The little garden is filled with rocks of all shapes and sizes, each with an inspirational message painted brightly on the stone. A sign at the head of the little display reads, “Take one when you need one. Share one with a friend who needs some inspiration or leave one for another. One message at just the right moment can change your whole day, outlook, life.”
The rock garden was installed at the park by Bird Elementary School-Girls on the Run, and it is loaded with positive, kind messages.
The little gardens have grown to international proportions after being started in 2015 by Megan Murphy of Barnstable, MA. Now, with the help of countless others, her messages of hope and understanding have spread kindness and inspiration beyond her imagination, she said.
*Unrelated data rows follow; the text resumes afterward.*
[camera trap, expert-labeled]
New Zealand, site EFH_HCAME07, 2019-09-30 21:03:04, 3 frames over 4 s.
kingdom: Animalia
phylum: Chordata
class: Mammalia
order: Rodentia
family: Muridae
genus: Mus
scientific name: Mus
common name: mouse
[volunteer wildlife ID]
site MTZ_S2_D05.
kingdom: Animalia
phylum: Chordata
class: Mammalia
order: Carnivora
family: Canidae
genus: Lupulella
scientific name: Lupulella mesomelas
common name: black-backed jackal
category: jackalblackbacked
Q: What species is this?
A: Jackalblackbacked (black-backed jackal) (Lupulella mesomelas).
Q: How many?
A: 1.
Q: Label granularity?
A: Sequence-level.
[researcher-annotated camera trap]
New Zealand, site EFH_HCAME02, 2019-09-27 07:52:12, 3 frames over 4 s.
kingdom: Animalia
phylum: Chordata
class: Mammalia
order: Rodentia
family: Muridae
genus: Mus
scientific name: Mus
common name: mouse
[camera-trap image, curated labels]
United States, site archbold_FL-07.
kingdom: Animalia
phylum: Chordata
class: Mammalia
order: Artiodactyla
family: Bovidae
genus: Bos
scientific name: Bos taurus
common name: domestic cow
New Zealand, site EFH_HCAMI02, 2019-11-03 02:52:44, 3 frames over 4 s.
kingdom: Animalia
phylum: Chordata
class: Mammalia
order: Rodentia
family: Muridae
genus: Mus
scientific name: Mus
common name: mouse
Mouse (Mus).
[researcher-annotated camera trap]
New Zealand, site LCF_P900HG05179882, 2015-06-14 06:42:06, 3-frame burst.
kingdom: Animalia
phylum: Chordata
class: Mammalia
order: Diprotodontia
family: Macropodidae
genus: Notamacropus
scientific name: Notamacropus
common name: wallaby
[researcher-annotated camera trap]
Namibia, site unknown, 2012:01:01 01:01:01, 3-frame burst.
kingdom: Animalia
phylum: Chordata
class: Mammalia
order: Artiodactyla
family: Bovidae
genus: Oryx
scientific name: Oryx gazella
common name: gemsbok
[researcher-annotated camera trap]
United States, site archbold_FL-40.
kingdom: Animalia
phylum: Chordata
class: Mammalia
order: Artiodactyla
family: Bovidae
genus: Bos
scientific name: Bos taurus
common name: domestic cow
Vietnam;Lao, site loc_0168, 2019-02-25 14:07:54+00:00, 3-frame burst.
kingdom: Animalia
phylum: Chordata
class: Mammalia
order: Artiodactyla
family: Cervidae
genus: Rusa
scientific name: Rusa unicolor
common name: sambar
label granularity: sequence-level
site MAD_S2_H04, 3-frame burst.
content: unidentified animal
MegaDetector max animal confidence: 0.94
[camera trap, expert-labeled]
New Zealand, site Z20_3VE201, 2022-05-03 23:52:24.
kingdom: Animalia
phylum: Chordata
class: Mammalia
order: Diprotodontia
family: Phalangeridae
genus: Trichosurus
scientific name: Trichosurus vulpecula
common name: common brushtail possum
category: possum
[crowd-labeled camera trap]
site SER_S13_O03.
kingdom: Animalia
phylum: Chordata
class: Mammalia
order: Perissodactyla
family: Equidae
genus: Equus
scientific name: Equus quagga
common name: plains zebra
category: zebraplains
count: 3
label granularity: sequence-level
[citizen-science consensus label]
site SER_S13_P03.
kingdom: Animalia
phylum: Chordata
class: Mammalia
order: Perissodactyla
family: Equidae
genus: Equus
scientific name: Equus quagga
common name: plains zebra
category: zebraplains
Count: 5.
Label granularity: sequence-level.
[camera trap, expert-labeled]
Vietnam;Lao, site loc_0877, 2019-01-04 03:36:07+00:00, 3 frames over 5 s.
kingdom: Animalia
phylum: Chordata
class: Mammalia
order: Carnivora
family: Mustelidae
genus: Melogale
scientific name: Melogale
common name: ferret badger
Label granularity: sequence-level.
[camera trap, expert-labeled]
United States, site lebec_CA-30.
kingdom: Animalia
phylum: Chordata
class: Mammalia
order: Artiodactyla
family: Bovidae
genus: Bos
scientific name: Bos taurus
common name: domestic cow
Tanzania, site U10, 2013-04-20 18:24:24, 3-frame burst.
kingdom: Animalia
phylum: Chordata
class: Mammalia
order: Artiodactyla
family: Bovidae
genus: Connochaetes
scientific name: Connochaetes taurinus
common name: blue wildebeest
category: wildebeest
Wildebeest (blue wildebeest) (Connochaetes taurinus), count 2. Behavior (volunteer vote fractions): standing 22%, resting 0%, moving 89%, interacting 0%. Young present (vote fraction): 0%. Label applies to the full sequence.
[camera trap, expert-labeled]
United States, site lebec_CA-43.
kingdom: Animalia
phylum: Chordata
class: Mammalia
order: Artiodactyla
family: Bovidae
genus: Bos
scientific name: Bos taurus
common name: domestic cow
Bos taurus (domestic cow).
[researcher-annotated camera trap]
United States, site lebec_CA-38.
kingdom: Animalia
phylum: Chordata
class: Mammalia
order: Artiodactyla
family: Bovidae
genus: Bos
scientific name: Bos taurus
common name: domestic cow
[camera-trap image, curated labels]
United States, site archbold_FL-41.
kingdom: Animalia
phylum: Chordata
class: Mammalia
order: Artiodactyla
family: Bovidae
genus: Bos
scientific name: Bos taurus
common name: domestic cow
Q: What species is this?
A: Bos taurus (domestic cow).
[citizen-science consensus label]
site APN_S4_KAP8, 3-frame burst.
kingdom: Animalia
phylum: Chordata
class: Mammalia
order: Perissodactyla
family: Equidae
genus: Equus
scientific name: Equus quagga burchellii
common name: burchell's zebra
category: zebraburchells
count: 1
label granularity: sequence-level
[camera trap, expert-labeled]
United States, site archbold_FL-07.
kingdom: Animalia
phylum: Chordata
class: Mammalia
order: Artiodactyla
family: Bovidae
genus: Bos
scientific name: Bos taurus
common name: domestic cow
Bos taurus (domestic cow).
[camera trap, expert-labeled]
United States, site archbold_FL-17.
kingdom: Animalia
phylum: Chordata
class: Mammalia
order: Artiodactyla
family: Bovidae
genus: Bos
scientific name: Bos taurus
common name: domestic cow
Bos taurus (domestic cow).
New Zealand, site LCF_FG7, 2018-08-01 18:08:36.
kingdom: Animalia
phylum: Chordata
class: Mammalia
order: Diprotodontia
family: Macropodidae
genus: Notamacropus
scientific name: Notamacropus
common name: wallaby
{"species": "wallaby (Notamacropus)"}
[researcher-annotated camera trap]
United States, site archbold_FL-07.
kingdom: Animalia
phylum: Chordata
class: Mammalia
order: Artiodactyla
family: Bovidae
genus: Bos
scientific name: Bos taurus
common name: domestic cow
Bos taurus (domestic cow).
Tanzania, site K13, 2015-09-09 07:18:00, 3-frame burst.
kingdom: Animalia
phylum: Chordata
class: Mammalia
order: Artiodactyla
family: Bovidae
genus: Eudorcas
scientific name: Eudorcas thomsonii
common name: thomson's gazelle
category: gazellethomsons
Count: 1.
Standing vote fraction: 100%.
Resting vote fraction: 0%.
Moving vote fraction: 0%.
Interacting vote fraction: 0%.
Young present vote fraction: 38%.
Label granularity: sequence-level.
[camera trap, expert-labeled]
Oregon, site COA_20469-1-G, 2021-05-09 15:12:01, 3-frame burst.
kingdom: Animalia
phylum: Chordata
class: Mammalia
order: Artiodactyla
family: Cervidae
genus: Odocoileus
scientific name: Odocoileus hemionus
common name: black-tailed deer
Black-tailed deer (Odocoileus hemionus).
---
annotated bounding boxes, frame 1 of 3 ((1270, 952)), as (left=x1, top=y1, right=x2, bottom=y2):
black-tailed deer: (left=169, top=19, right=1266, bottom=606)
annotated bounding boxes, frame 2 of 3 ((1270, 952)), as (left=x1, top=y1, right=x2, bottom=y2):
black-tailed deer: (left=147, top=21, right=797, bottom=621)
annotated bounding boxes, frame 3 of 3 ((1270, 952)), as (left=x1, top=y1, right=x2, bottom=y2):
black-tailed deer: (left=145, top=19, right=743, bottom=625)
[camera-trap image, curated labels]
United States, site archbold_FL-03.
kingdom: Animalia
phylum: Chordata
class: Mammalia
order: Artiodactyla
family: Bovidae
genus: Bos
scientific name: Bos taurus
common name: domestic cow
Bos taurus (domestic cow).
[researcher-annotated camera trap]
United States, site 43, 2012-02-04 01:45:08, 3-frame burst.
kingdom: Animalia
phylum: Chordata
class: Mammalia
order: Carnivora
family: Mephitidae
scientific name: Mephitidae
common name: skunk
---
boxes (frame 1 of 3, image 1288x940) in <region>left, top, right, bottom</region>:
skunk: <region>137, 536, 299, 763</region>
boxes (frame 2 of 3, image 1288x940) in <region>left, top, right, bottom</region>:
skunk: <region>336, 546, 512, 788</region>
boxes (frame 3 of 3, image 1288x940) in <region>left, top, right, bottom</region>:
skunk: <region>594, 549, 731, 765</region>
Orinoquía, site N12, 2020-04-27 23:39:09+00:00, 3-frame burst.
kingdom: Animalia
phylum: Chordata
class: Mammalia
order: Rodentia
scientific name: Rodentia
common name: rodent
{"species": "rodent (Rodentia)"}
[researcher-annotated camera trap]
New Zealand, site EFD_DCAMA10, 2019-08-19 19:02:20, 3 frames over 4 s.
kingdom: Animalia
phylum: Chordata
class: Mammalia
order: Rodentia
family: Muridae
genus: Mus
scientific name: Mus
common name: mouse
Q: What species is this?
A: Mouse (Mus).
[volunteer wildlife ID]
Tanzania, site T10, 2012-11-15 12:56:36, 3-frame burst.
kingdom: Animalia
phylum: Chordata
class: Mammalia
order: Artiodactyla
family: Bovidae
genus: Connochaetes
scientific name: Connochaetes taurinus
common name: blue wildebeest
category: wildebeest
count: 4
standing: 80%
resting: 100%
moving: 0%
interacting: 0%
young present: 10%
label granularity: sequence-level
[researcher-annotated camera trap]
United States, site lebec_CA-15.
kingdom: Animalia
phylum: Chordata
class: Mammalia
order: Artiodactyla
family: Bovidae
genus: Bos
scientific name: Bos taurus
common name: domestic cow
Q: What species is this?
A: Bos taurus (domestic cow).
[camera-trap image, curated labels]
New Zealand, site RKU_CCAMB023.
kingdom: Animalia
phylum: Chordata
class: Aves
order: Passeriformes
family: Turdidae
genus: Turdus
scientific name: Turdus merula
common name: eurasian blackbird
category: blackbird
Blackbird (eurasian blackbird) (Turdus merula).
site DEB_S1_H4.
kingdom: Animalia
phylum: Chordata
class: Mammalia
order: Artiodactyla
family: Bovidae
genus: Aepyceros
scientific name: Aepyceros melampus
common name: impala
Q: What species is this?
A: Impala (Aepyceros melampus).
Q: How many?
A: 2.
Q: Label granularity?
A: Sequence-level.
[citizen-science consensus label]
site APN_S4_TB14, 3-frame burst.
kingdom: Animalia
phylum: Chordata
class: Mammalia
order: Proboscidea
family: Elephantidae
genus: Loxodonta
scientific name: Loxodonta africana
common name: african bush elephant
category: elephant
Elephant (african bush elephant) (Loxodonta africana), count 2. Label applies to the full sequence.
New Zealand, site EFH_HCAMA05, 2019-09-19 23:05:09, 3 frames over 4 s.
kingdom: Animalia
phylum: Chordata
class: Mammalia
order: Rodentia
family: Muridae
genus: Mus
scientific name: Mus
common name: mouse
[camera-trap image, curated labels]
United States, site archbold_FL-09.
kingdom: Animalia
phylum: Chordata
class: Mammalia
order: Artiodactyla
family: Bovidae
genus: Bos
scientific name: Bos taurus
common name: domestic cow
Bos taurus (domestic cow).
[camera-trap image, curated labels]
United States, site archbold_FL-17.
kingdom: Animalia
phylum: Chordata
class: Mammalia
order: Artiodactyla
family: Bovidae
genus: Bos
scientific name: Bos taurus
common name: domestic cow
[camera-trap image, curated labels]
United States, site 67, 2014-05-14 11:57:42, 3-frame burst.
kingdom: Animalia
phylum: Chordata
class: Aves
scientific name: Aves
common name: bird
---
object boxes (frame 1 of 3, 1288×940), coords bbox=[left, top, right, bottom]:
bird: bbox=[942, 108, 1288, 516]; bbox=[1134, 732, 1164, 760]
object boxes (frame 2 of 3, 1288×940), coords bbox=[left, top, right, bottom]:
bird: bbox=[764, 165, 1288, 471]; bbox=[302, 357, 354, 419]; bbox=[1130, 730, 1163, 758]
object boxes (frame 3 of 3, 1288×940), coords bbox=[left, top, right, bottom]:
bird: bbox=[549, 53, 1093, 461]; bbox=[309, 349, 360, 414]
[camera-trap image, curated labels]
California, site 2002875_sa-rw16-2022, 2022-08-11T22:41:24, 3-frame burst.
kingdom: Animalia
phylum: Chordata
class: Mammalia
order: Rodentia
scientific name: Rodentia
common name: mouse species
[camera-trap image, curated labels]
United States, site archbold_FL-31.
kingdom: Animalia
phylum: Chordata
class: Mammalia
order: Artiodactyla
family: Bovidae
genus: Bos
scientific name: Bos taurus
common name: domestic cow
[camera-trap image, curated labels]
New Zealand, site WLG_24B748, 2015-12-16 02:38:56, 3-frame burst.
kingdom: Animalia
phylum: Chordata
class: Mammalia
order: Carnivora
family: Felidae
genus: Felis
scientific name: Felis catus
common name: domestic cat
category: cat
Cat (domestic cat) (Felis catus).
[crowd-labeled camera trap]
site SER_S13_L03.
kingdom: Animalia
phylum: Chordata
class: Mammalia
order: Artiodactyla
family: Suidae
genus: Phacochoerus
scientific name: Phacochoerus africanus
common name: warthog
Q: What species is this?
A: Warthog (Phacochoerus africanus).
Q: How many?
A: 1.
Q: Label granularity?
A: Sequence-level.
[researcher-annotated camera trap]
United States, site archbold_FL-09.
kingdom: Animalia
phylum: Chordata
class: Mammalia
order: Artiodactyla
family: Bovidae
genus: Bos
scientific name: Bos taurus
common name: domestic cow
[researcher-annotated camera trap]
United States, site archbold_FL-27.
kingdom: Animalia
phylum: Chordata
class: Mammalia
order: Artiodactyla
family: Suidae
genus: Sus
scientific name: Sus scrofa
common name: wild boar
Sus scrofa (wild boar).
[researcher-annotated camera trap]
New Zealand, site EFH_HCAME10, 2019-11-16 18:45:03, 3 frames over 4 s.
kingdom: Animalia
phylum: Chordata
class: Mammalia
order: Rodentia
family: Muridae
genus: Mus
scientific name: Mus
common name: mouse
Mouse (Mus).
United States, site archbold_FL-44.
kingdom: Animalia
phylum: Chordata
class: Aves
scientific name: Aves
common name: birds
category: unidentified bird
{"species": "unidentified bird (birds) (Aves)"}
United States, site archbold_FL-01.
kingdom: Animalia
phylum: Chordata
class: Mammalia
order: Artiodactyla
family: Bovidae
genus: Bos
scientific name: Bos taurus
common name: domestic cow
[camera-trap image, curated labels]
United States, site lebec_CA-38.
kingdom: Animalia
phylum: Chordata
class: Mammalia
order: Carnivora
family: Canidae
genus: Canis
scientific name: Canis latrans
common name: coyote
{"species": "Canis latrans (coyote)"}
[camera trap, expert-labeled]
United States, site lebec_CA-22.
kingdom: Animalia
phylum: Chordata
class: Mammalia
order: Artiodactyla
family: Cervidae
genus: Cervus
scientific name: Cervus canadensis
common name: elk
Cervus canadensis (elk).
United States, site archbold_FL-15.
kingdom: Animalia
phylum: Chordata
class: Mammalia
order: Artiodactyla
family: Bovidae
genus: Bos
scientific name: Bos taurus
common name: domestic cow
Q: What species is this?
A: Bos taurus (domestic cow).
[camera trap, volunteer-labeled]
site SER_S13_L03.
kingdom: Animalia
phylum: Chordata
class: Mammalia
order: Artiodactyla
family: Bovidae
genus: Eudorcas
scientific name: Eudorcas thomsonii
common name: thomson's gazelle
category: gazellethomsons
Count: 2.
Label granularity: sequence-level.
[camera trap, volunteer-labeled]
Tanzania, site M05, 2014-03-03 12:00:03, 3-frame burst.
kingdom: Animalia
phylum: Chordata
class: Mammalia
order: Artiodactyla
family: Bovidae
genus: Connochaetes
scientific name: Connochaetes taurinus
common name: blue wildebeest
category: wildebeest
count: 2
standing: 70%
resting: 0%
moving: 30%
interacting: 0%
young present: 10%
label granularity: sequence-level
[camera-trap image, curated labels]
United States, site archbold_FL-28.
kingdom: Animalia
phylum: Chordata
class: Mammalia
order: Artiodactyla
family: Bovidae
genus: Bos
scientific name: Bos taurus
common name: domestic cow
Murphy, 49, said she wanted to spread hope and comfort to those would see her messages on painted rocks. Messages like, “Focus on what makes you happy-and gives meaning to your life.” She realized that even though she was successful in her business venture she was unhappy.
After selling her stake in a local boutique to her business partner, Murphy decided she needed a change in her life and started training to become a life coach. She spent time meditating while walking the 6-mile long stretch of Sandy Neck Beach. She and her daughter began collecting and painting more than 200 rocks a week with messages of inspiration, then marking them with a hashtag on the reverse side to track their visibility.
Their effort met with an unexpected surge of popularity on social media, like Facebook, Instagram and Twitter. At last count #The Kindness Rocks Project page has 19,000 followers.
The little gardens now stretch throughout North America and feedback in the form of inspiring rebounding positive messages from cancer patients, people in chemotherapy or distress have convinced Murphy that the project is a success.
“Kindness is the quality or state of being gentle and considerate to others. Kindness is a noun. A noun being the object of a verb, or an act, therefore, you must act before it can be labeled ‘kind.’ To be described as kind, you must begin by taking actions that prove to be positive, inspirational, thoughtful, touching, selfless, caring, or charitable, Murphy said.